• _Task data_
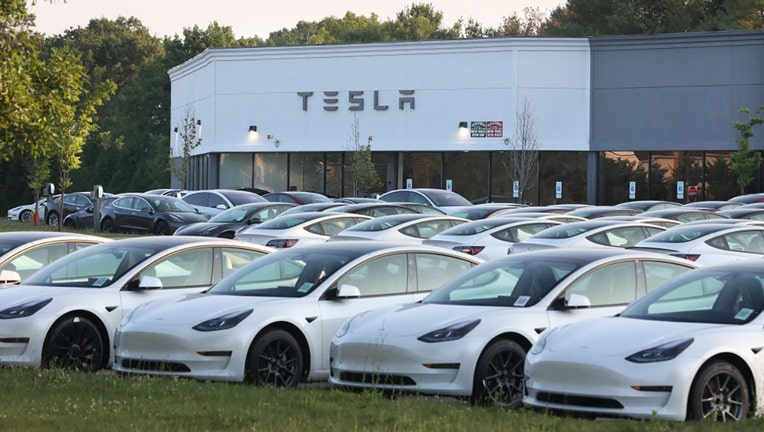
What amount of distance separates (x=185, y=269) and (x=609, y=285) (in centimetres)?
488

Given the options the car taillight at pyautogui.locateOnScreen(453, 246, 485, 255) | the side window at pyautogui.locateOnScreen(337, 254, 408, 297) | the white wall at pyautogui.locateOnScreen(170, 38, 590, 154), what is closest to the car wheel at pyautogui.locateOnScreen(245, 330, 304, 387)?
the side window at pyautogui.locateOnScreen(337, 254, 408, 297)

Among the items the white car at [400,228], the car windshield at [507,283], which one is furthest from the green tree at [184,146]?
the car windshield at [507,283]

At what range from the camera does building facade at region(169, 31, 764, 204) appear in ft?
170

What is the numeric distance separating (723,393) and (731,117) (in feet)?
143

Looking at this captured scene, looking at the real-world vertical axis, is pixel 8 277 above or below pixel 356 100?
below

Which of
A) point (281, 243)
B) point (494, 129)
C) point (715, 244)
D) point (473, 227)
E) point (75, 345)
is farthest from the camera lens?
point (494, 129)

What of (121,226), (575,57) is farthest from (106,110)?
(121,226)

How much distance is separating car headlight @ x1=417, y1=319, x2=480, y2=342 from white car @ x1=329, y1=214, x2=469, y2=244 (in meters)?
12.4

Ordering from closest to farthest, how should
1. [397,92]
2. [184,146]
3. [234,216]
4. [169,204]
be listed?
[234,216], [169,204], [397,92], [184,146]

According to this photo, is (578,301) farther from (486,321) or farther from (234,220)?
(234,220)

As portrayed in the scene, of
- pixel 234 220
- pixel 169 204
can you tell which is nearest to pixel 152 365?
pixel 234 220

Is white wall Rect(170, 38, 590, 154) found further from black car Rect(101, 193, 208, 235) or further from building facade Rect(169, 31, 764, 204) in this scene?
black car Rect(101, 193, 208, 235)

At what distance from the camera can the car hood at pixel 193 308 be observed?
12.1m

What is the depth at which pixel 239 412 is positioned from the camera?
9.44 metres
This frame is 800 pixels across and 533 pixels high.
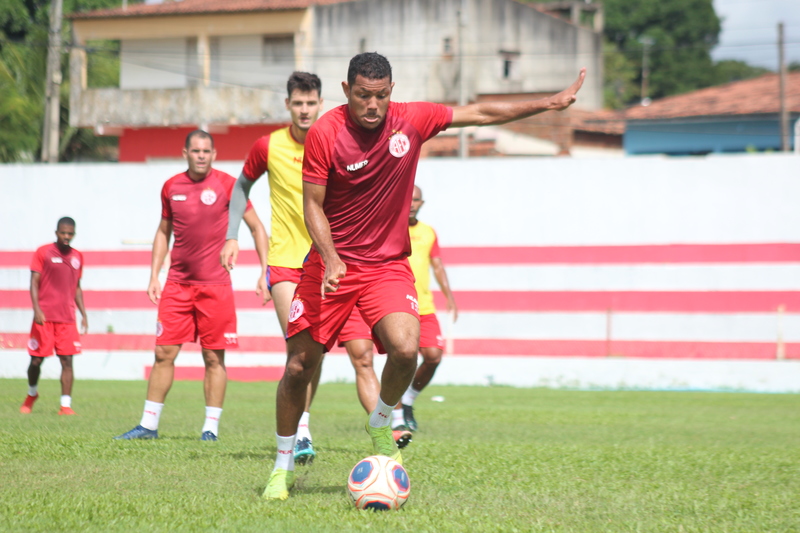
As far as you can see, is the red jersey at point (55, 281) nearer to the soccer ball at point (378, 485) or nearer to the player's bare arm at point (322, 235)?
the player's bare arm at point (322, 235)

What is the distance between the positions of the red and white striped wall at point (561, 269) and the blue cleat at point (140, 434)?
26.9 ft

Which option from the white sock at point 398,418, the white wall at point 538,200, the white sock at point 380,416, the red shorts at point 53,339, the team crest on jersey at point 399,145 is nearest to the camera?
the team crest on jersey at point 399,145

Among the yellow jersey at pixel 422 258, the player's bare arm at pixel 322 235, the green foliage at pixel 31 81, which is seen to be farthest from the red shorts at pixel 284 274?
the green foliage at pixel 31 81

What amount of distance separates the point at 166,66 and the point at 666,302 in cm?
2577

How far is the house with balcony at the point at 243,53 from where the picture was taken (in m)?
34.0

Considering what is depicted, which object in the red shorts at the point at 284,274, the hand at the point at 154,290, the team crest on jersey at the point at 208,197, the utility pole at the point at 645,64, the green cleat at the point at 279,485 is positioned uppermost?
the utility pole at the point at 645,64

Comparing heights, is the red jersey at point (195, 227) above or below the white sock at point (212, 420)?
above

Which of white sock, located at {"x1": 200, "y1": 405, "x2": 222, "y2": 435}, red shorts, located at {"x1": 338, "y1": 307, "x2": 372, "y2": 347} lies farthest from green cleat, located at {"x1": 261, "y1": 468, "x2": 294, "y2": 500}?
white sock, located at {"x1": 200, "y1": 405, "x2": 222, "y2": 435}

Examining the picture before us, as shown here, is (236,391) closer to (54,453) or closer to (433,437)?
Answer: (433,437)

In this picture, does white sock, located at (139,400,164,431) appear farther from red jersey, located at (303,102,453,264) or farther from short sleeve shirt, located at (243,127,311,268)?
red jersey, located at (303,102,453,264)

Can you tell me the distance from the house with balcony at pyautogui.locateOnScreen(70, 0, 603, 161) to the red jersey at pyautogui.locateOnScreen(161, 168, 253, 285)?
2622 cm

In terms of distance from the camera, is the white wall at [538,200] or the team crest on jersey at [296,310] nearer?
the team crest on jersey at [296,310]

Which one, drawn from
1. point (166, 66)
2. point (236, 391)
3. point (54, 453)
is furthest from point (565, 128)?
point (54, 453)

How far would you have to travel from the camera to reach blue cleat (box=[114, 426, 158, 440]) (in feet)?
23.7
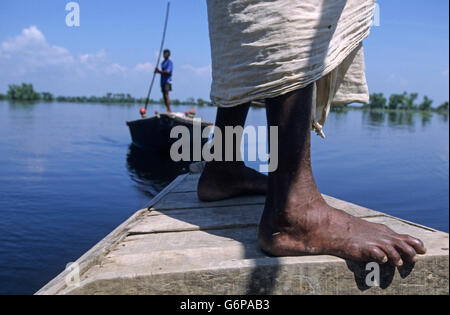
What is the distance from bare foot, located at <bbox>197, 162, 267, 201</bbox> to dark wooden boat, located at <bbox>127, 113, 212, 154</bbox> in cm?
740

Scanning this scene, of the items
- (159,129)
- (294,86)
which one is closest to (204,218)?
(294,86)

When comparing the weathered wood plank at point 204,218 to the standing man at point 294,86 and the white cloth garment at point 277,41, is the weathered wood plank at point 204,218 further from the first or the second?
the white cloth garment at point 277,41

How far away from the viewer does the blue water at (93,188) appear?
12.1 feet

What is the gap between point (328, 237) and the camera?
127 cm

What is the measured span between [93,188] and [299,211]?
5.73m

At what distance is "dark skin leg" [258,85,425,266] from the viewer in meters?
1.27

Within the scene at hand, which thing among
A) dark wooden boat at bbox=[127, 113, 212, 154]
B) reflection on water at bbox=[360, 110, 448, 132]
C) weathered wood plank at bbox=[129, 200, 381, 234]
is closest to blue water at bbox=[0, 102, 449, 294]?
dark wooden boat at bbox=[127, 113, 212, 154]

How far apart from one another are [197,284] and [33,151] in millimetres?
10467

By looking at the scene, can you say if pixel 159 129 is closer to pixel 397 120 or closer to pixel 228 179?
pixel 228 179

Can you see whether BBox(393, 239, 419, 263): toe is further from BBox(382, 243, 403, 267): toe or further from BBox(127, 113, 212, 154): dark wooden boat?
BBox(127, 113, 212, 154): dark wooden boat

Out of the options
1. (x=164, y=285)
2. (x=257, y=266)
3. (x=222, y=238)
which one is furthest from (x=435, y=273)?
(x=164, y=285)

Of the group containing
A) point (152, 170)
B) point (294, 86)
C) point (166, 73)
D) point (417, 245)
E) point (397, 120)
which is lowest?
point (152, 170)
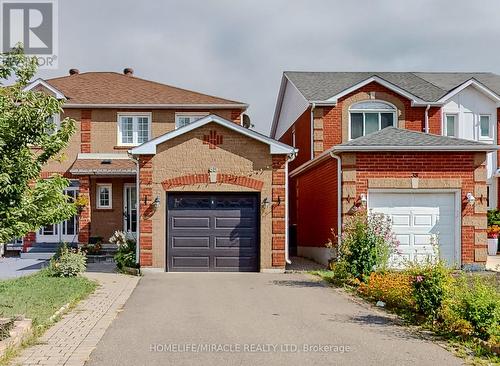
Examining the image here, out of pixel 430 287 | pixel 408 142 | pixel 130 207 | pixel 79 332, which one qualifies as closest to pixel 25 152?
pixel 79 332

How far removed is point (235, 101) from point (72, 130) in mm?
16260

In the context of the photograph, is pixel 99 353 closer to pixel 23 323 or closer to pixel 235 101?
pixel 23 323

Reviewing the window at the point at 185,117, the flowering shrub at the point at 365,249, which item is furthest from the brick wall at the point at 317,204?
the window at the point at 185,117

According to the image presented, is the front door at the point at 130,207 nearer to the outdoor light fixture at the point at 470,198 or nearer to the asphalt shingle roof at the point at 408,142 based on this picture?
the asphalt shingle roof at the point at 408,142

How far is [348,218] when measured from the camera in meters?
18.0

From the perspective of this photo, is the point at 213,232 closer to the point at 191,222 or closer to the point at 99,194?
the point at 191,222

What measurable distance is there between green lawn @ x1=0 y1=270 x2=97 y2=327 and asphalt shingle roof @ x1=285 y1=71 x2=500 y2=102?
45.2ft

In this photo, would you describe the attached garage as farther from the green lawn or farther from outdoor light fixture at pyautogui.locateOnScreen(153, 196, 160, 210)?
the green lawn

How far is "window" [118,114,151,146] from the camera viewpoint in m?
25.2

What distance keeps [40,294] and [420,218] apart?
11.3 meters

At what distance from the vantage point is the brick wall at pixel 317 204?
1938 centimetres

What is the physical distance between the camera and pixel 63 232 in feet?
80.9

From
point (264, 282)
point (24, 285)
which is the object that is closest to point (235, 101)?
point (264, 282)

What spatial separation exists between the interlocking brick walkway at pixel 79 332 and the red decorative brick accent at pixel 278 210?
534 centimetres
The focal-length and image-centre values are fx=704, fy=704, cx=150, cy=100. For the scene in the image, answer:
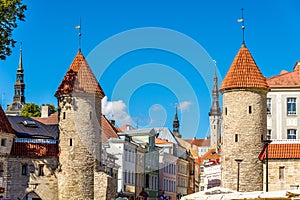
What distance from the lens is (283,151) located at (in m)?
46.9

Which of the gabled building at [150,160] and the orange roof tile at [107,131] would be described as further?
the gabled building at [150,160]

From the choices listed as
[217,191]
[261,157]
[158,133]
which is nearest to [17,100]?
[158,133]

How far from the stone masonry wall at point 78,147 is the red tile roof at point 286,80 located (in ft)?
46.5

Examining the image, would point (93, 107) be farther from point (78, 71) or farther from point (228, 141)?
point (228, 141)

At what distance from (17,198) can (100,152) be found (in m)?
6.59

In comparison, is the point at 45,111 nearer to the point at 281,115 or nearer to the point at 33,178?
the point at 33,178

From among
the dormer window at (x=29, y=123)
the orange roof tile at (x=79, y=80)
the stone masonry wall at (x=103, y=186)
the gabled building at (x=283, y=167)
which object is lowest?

• _Given instruction_
Starting at the line containing "In comparison, is" and running through the end of the lines, reproduce those lines with "nearer" swapped for "closer", leaving everything else unchanged.

• _Right answer_
In comparison, is the point at 45,111 closer to the point at 281,115 or closer to the point at 33,178?
the point at 33,178

From among
the dormer window at (x=29, y=123)
the orange roof tile at (x=79, y=80)
the stone masonry wall at (x=103, y=186)
the gabled building at (x=283, y=167)
which object is lowest?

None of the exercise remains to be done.